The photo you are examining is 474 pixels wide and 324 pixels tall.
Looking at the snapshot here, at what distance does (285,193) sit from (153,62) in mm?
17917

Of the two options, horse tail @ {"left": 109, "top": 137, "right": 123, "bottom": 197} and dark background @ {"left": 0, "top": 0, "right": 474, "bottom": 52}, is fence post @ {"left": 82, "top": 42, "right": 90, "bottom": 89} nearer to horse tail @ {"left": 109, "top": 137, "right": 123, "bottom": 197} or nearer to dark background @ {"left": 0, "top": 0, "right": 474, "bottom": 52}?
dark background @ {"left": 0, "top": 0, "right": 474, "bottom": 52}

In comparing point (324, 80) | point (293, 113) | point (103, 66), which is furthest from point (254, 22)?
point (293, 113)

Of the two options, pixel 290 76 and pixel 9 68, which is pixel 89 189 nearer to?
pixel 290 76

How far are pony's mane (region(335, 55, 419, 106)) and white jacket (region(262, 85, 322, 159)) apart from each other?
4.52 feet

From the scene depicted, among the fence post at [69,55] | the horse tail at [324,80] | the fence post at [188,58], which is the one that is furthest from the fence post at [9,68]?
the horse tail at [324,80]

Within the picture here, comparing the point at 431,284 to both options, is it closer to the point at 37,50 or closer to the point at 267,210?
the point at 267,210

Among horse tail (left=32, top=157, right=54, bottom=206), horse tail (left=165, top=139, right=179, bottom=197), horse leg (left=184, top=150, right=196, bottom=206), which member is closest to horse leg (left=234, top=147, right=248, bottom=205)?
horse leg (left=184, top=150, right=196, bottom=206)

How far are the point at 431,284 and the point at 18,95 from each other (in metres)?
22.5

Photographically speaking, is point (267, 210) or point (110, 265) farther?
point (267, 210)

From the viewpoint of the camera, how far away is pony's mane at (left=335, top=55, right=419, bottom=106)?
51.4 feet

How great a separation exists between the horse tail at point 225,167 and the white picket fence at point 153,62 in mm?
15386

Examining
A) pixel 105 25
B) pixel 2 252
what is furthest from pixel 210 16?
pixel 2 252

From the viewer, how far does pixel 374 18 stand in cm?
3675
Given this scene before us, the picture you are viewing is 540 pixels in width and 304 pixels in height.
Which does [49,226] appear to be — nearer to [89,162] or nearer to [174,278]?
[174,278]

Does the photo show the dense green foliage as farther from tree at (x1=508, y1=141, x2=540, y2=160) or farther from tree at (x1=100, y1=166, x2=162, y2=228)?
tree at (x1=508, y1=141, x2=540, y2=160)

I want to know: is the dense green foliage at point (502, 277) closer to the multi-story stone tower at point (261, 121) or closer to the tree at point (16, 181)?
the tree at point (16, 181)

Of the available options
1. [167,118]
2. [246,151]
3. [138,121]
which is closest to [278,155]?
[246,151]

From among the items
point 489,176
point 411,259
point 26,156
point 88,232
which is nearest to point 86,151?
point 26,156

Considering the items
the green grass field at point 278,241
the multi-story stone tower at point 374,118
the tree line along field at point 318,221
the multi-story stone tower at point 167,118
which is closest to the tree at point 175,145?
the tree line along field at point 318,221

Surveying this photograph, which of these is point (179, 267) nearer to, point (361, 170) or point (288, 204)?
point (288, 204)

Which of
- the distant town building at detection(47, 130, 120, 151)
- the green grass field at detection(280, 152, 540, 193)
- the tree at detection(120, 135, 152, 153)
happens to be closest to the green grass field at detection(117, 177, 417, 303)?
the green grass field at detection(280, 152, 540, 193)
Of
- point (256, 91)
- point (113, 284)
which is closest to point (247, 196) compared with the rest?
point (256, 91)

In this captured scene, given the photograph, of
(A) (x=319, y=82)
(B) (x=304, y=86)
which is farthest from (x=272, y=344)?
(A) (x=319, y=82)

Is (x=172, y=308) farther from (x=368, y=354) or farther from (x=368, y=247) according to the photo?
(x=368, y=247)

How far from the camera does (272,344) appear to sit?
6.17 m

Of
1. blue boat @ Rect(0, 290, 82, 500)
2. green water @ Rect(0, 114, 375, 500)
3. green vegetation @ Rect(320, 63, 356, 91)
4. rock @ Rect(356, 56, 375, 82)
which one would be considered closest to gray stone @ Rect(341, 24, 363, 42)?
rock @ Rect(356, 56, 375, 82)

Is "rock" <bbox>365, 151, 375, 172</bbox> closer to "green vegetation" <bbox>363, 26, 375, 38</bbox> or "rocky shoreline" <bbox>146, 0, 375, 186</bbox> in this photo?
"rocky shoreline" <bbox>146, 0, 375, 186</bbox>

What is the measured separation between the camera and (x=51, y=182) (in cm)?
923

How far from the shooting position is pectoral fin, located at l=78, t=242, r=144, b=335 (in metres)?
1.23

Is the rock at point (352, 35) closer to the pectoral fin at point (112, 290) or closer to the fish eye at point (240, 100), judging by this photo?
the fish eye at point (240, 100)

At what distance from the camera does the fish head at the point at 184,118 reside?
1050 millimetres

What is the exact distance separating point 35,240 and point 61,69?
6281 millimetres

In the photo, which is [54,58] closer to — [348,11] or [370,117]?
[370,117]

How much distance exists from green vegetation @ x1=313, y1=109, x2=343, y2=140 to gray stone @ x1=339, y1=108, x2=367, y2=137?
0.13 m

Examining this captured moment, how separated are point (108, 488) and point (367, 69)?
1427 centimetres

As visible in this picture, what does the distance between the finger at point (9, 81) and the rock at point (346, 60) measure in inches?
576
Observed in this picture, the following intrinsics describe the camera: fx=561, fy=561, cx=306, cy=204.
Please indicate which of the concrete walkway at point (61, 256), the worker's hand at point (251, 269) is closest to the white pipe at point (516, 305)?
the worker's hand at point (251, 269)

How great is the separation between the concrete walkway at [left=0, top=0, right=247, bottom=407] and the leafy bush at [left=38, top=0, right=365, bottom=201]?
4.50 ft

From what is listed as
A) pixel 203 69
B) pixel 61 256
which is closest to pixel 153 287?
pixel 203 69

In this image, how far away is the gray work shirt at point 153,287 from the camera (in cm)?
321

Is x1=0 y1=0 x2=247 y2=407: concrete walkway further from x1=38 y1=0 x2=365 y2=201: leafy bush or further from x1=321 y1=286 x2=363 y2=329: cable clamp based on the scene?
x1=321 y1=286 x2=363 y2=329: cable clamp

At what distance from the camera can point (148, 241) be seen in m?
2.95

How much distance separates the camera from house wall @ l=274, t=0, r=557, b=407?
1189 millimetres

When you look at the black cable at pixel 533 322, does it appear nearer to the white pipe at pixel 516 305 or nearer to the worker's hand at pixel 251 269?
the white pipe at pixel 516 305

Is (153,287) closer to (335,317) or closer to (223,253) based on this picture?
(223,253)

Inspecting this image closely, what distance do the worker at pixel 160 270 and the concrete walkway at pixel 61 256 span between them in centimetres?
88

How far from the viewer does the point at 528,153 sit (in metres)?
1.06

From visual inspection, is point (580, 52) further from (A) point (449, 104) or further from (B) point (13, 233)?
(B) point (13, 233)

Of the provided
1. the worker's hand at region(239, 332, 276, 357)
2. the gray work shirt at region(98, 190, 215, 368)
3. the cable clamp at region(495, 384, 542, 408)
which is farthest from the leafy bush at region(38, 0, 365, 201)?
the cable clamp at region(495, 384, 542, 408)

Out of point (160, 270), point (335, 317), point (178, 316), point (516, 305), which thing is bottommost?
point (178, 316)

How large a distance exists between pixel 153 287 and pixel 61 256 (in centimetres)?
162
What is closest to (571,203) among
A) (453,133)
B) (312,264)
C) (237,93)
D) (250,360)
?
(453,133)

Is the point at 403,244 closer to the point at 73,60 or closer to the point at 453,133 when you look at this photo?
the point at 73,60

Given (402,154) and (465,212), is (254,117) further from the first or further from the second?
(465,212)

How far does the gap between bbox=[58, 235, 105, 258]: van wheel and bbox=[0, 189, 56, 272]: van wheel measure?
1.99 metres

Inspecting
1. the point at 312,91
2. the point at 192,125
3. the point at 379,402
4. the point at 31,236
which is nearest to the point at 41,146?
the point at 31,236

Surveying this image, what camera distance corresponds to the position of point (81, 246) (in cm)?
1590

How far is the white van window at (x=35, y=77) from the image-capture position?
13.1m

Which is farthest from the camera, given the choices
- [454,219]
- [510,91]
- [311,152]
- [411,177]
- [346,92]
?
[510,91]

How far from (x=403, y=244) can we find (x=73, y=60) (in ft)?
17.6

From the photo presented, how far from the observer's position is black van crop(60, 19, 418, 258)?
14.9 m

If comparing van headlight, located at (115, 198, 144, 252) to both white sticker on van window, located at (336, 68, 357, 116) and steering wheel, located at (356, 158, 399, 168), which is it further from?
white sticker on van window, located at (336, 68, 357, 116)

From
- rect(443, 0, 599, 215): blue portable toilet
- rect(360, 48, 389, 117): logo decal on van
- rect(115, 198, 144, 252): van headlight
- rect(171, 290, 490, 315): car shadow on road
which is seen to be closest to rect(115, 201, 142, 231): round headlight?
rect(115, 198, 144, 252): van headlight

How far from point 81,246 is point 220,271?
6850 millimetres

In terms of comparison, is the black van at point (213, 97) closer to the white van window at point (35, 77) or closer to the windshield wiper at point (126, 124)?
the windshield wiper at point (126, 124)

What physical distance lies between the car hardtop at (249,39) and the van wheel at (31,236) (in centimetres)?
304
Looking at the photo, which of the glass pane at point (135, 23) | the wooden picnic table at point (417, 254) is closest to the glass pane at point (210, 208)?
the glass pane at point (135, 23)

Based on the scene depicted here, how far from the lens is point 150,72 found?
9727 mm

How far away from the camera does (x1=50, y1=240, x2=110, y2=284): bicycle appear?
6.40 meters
────────────────
** WHAT THIS TASK INVOLVES **
Repeat exactly, and only, the lines from the one containing "What physical distance" through the end of the material.

** SOLUTION FOR THIS PROBLEM **
What physical distance lies between the car hardtop at (249,39) and the van wheel at (31,236) (in centimetres)?
304
Looking at the photo, which of the glass pane at point (135, 23) | the wooden picnic table at point (417, 254) is closest to the glass pane at point (210, 208)?
the glass pane at point (135, 23)

Based on the scene depicted here, how far from the lens is point 150,72 found?
9727 mm

How far away from the camera does (x1=50, y1=240, x2=110, y2=284): bicycle appear?
6.40 meters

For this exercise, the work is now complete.